Starring Johnny Depp and John Turturro. Rating 14A.

Secret Window takes you into the dark heart of Stephen King land, with familiar signposts of the author's oeuvre at almost every turn. There's the remote cabin by a lake, the mangy dog, the hick town full of class-A characters, and, of course, the tormented yet successful writer, rumpled and bespectacled and a lot like the horror master himself.

The story is a taut little character study gleaned from a somewhat forgettable novella, Secret Window, Secret Garden, in King's 1990 Four Past Midnight anthology. But the author's slimmer concoctions have yielded some of the richest movie renditions of his work, whether it's been The Shawshank Redemption or Stand by Me. Here, the film's success has as much, or more, to do with the acting and direction as with its raw material. Johnny Depp, who's making riotous eccentricity into an art form both on-screen and in real life these days, is the perfect foil to John Turturro (who hasn't had many fine moments since donning those overalls in O Brother, Where Art Thou?). Together they give this psychological thriller a comic edge it wouldn't have had otherwise. Meanwhile, writer-director David Koepp (Trigger Effect and Stir of Echoes) has just enough Hitchcockian flourish to raise Secret Window well above the tawdry trash heap of pedestrian adaptations like Needful Things or Apt Pupil. This film isn't full of the supernatural scares you might expect, but Koepp manages to invest everything from a ringing phone to an empty car-key rack with a sense of dread.

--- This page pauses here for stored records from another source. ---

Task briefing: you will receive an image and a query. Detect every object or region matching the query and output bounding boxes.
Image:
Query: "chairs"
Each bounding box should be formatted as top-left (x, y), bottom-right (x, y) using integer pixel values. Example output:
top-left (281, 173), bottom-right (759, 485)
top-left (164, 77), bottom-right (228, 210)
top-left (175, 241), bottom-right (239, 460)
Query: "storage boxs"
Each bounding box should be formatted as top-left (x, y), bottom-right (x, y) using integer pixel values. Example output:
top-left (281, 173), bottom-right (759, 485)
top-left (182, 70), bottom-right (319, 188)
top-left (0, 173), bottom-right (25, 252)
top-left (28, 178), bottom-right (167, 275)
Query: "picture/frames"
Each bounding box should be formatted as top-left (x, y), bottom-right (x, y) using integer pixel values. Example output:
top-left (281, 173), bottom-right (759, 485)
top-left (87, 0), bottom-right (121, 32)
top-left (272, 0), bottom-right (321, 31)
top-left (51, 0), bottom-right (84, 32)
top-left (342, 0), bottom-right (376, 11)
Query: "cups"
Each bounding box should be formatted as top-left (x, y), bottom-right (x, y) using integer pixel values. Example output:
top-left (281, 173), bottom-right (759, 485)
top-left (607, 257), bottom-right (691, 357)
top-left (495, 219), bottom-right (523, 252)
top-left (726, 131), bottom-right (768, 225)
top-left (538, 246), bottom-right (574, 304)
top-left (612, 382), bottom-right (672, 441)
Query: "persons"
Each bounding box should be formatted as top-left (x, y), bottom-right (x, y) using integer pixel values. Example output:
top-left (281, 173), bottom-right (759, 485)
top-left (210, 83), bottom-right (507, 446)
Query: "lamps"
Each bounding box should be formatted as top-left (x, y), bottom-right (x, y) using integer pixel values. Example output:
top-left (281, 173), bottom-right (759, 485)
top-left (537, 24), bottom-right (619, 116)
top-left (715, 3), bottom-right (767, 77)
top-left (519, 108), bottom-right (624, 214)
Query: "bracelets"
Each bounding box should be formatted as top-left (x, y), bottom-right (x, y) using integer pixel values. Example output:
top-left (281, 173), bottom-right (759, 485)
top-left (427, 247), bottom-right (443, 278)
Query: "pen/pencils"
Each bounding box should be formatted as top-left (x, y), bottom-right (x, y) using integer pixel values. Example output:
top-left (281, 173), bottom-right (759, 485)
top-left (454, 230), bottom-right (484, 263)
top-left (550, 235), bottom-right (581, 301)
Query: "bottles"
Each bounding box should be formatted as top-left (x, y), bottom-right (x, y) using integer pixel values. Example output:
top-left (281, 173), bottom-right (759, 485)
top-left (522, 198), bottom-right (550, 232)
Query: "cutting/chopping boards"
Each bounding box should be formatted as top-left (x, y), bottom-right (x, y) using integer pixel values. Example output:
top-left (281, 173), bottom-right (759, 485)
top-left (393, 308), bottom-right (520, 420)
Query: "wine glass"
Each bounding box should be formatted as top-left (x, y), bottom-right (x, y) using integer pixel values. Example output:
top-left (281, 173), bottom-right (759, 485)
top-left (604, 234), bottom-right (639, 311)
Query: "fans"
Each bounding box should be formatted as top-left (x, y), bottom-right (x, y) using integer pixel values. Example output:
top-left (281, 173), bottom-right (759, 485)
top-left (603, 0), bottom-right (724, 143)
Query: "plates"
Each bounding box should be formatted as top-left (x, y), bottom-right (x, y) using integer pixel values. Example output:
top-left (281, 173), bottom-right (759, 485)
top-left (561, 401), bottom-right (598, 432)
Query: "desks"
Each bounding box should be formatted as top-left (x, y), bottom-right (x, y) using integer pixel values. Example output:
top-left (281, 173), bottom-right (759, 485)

Depp's writer character, Mort, is shacked up alone in his cabin while he goes through a messy divorce. (She has the ritzy house in the city.) Rarely out of his ripped terry housecoat, he wastes his days in a blur of naps, Jack Daniel's, and blinking cursors. But then a strange man with a thick drawl and big black hat (a crazy-eyed Turturro) shows up at his door and demands that Mort admit he plagiarized one of this visitor's stories. The intruder insists on reparation, becoming increasingly hostile, acting on his threats, and leaving Mort feeling more than a little freaked-out in his window-filled retreat.

Mort's napaholic lifestyle allows Koepp to set the film in a disorienting nowhere between night and day. Using gorgeous wide-screen Super 35, he and cinematographer Fred Murphy capture the isolation and confinement that King tapped in Misery and Gerald's Game. But the film is easily as funny as it is scary: Depp has mastered the double take (check out the one when he's trying to report his stalker to a septuagenarian sheriff who's doing needlepoint to help his arthritis), and he's scorchingly sarcastic with his cornpone tormenter ("Always nice to meet a reader"). He has even invested his character with a ridiculous jaw-cracking twitch that he somehow pulls off.

As for King's story, the film stays pretty faithful to it, except for an altered finale that's a bit problematic and semipredictable. It's not that it ruins the film, which is stronger than it has any right to be, but ultimately it's one that chooses explicitness about the strange visitor's origins over the lingering mystery of the novella. The writer characters in Secret Window raise the importance of a book's ending again and again. And if you can't produce a mind-blowing closer with all that talk on the subject, that is one window that should not be opened.